| Gestellte Aufgabe |
Gib den folgenden Wortwechsel über die Straßensperrungen bei Strassenland vollständig und wortgetreu wieder.

| Quelldokument |

Schön, dass jede Menge Berufsprotestierer und Händler den Handelsfreien Sonntag als Einnahmequelle von unseren Steuermittel mitfinanziert (Strassensperrenaktion kostet eben) bekamen und uns auf den Keks gegangen sind. Ich hoffe, dass ihr alle besonders grossen Erfolg gehabt habt, unter sich geblieben seid und mit sich selbst „gut gefeiert“ habt. Ich hoffe, dass der dt. Michel die Stadt gemieden und das kostenlose Ticket dazu genutzt hat aus der Stadt zu flüchten.
Abgesehen davon, dass Strassenland nicht unsere Veranstaltung war: Die Sperrungen bei Strassenland wurden eben nicht durch Steuermittel finanziert – sondern durch die Sponsoren. Die „Berufsprotestierer“, die ich da kenne, sind im Großen und Ganzen ehrenamtlich unterwegs (zB der ADFC oder NeuLand). Das Publikum war ziemlich gemischt, und es waren eine Reihe deutscher Michel da. Ich hoffe, Sie haben einen ruhigen, entspannten Tag irgendwo draußen genossen!

| Bereitgestelltes Material |
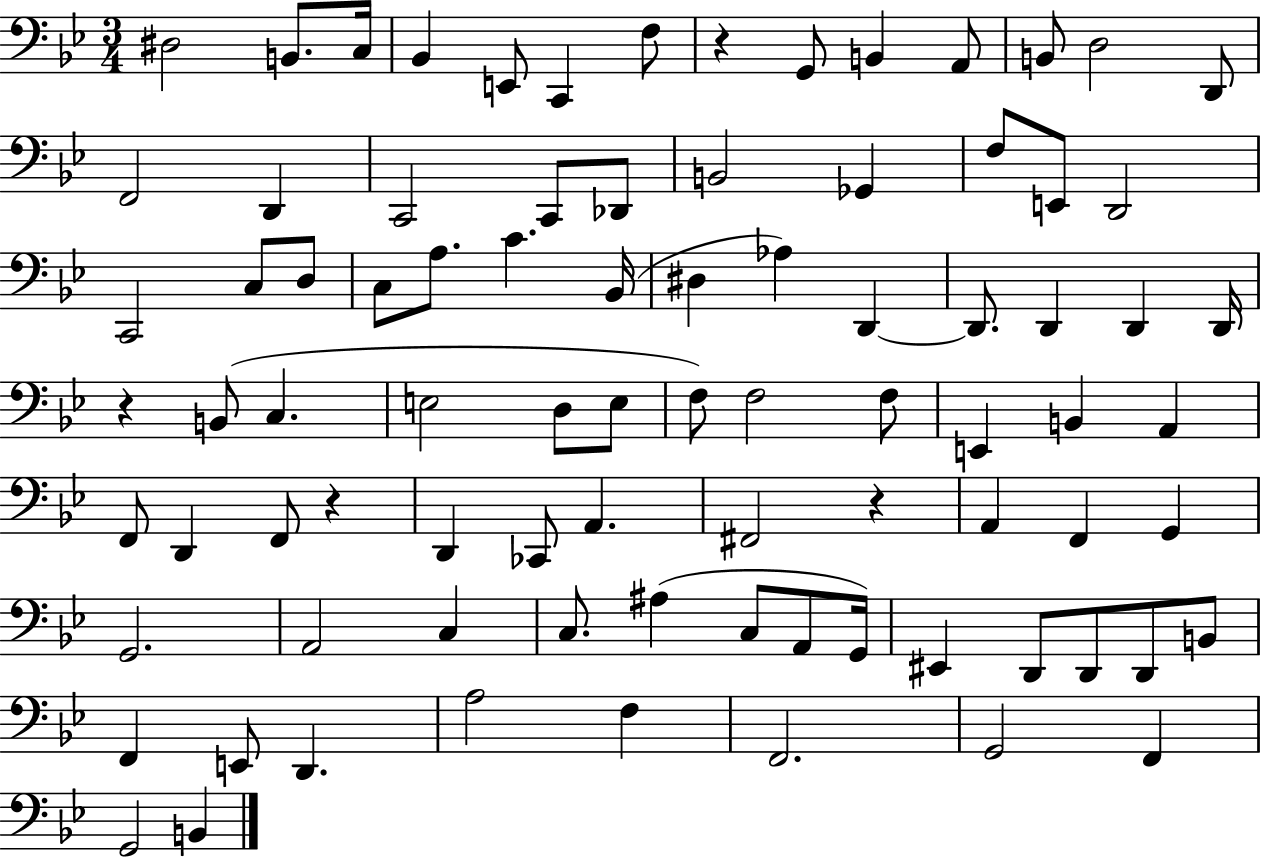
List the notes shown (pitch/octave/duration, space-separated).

D#3/h B2/e. C3/s Bb2/q E2/e C2/q F3/e R/q G2/e B2/q A2/e B2/e D3/h D2/e F2/h D2/q C2/h C2/e Db2/e B2/h Gb2/q F3/e E2/e D2/h C2/h C3/e D3/e C3/e A3/e. C4/q. Bb2/s D#3/q Ab3/q D2/q D2/e. D2/q D2/q D2/s R/q B2/e C3/q. E3/h D3/e E3/e F3/e F3/h F3/e E2/q B2/q A2/q F2/e D2/q F2/e R/q D2/q CES2/e A2/q. F#2/h R/q A2/q F2/q G2/q G2/h. A2/h C3/q C3/e. A#3/q C3/e A2/e G2/s EIS2/q D2/e D2/e D2/e B2/e F2/q E2/e D2/q. A3/h F3/q F2/h. G2/h F2/q G2/h B2/q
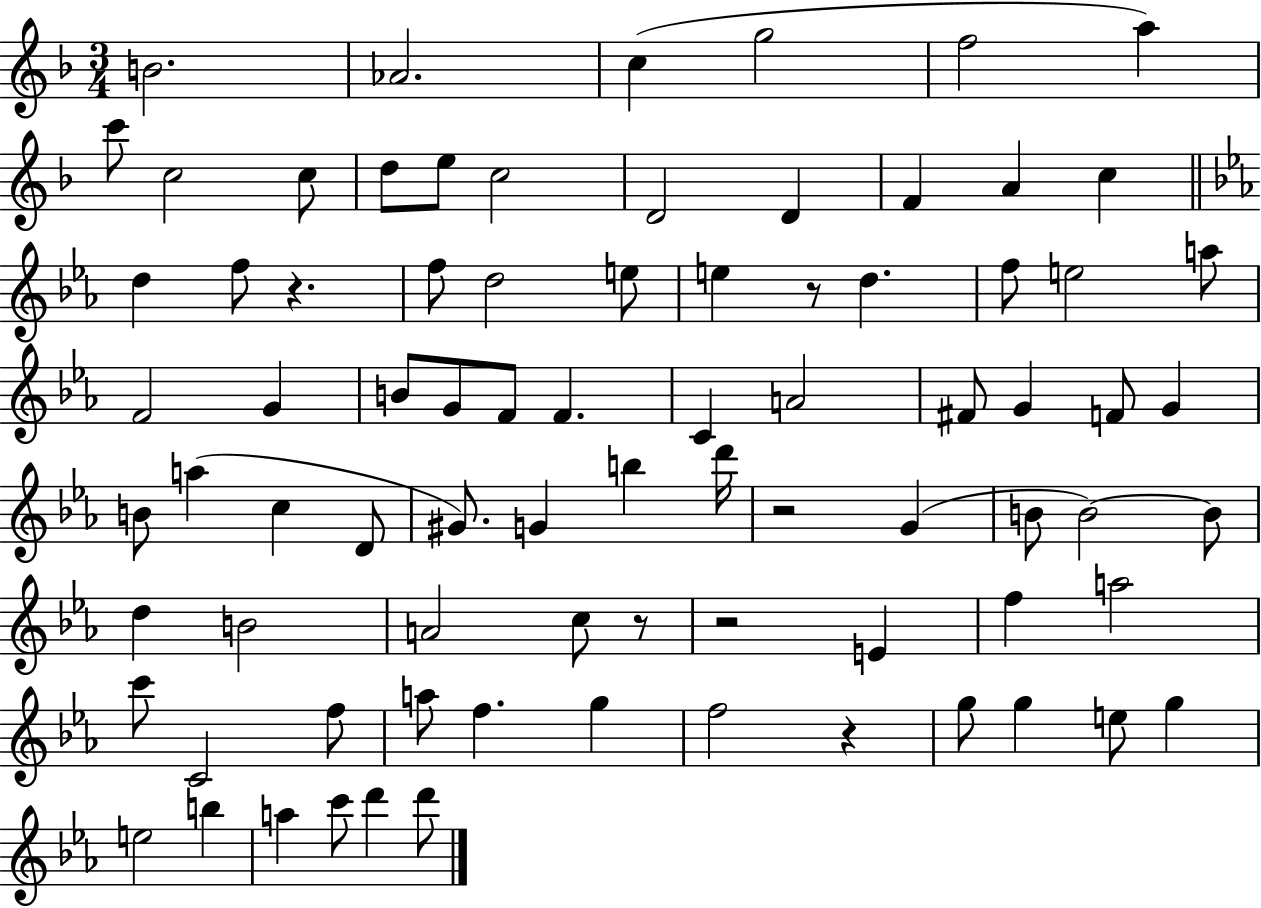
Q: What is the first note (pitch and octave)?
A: B4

| Schriftliche Antwort |
Schön, dass jede Menge Berufsprotestierer und Händler den Handelsfreien Sonntag als Einnahmequelle von unseren Steuermittel mitfinanziert (Strassensperrenaktion kostet eben) bekamen und uns auf den Keks gegangen sind. Ich hoffe, dass ihr alle besonders grossen Erfolg gehabt habt, unter sich geblieben seid und mit sich selbst „gut gefeiert“ habt. Ich hoffe, dass der dt. Michel die Stadt gemieden und das kostenlose Ticket dazu genutzt hat aus der Stadt zu flüchten.
Abgesehen davon, dass Strassenland nicht unsere Veranstaltung war: Die Sperrungen bei Strassenland wurden eben nicht durch Steuermittel finanziert – sondern durch die Sponsoren. Die „Berufsprotestierer“, die ich da kenne, sind im Großen und Ganzen ehrenamtlich unterwegs (zB der ADFC oder NeuLand). Das Publikum war ziemlich gemischt, und es waren eine Reihe deutscher Michel da. Ich hoffe, Sie haben einen ruhigen, entspannten Tag irgendwo draußen genossen!